Um dos diálogos que mais me tocou até o momento é o de Bento Gil com o avô e com o pai, José. "Esse é o assunto que, tirando o futebol, que é o meio de comunicação que a gente divide, que a gente gosta, é o assunto que a gente vai mais longe. É uma música que me faz refletir muito. Algo que eu acho que as pessoas em geral pensam muito pouco, mas que é um assunto inevitável. Minha música é: Não tenho medo da morte (2008)", diz Bento.

O avô responde: "Eu me lembro de ser surpreendido alguns anos atrás, você ainda bem menor, você vir me contar de como batia em você essa coisa de refletir sobre a morte. Isso me aproximou muito mais ainda de você". Em seguida, o pai de Bento se emociona ao comentar: "A gente ter crescido podendo estar perto de você, podendo estar perto da sua obra, é uma aula de vida. São tantos assuntos, tantas coisas sensíveis, tanta coisa que a gente vai acompanhando. É um privilégio que a gente tem, de crescer ouvindo canções que despertam na gente questões que talvez nessa idade o Bento não teria despertado."

Também tocado pelo relato de duas gerações, Gil, sempre certeiro, resume: "Mas acho que é isso mesmo, né, é o papel da arte, o papel da poesia: revolver esse terreno do sentimento, da percepção da presença do espírito. Esse é o papel da arte". Na sequência, um corte para a cena da família cantando junta os versos da música de Bento. "Não tenho medo da morte / Mas sim medo de morrer / Qual seria a diferença / Você há de perguntar."

E, por falar em streaming, esse pode ser até o tema de outra crônica: quem sabe uma música de Gil não me salvasse de um ataque do Vecna?

——————

**Tarefas**.
A: No trecho sobre a conversa de Bento Gil com o avô e o pai, qual música Bento diz ser a dele?
B: Reproduza do trecho, sem nenhuma alteração, a passagem que vai de "Também tocado pelo" até "ataque do Vecna?".
Baseie-se somente no trecho da página.

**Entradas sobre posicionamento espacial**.
——————

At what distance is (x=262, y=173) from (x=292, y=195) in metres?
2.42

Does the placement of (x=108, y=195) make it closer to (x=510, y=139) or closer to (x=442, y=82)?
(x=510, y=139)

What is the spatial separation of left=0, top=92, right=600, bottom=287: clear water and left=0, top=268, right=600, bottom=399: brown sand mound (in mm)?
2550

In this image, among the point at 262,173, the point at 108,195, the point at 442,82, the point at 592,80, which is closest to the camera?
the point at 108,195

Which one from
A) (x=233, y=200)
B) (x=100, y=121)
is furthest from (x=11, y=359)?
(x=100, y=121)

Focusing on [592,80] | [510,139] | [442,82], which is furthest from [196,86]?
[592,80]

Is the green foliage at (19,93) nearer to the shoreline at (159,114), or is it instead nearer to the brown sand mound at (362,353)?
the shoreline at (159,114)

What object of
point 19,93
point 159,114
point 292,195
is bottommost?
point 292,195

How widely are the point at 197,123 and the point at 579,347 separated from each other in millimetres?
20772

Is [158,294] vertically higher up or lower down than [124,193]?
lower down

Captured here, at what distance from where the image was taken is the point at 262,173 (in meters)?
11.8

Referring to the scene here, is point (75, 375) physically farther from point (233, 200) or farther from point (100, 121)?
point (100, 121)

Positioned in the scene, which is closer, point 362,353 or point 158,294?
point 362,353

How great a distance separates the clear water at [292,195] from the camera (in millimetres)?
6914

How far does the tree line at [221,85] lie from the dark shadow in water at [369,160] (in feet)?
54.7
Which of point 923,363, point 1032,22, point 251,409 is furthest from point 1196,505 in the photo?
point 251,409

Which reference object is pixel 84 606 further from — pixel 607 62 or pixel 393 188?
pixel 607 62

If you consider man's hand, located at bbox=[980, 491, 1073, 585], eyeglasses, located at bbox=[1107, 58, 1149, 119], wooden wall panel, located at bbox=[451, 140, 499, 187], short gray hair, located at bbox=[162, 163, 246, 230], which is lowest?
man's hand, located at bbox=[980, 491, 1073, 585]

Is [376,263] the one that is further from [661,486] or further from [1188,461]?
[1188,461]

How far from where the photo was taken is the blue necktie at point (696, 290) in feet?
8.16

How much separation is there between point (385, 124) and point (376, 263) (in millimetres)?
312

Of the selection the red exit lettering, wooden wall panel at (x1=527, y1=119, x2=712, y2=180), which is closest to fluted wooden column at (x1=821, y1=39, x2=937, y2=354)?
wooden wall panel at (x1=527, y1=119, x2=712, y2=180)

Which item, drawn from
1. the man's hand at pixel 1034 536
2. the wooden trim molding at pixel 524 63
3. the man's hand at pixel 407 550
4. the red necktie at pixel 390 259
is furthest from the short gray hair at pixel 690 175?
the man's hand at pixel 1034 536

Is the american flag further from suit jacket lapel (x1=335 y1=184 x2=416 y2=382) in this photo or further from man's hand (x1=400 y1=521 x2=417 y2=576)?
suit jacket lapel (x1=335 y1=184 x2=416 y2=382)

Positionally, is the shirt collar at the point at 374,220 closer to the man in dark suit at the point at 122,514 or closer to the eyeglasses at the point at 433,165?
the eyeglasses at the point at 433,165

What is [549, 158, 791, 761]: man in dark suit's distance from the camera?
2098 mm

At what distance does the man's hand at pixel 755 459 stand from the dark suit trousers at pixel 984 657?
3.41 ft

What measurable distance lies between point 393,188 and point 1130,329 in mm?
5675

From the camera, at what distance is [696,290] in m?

——————

**Respostas completas**.
A: "Não tenho medo da morte", de 2008.

B:
Também tocado pelo relato de duas gerações, Gil, sempre certeiro, resume: "Mas acho que é isso mesmo, né, é o papel da arte, o papel da poesia: revolver esse terreno do sentimento, da percepção da presença do espírito. Esse é o papel da arte". Na sequência, um corte para a cena da família cantando junta os versos da música de Bento. "Não tenho medo da morte / Mas sim medo de morrer / Qual seria a diferença / Você há de perguntar."

E, por falar em streaming, esse pode ser até o tema de outra crônica: quem sabe uma música de Gil não me salvasse de um ataque do Vecna?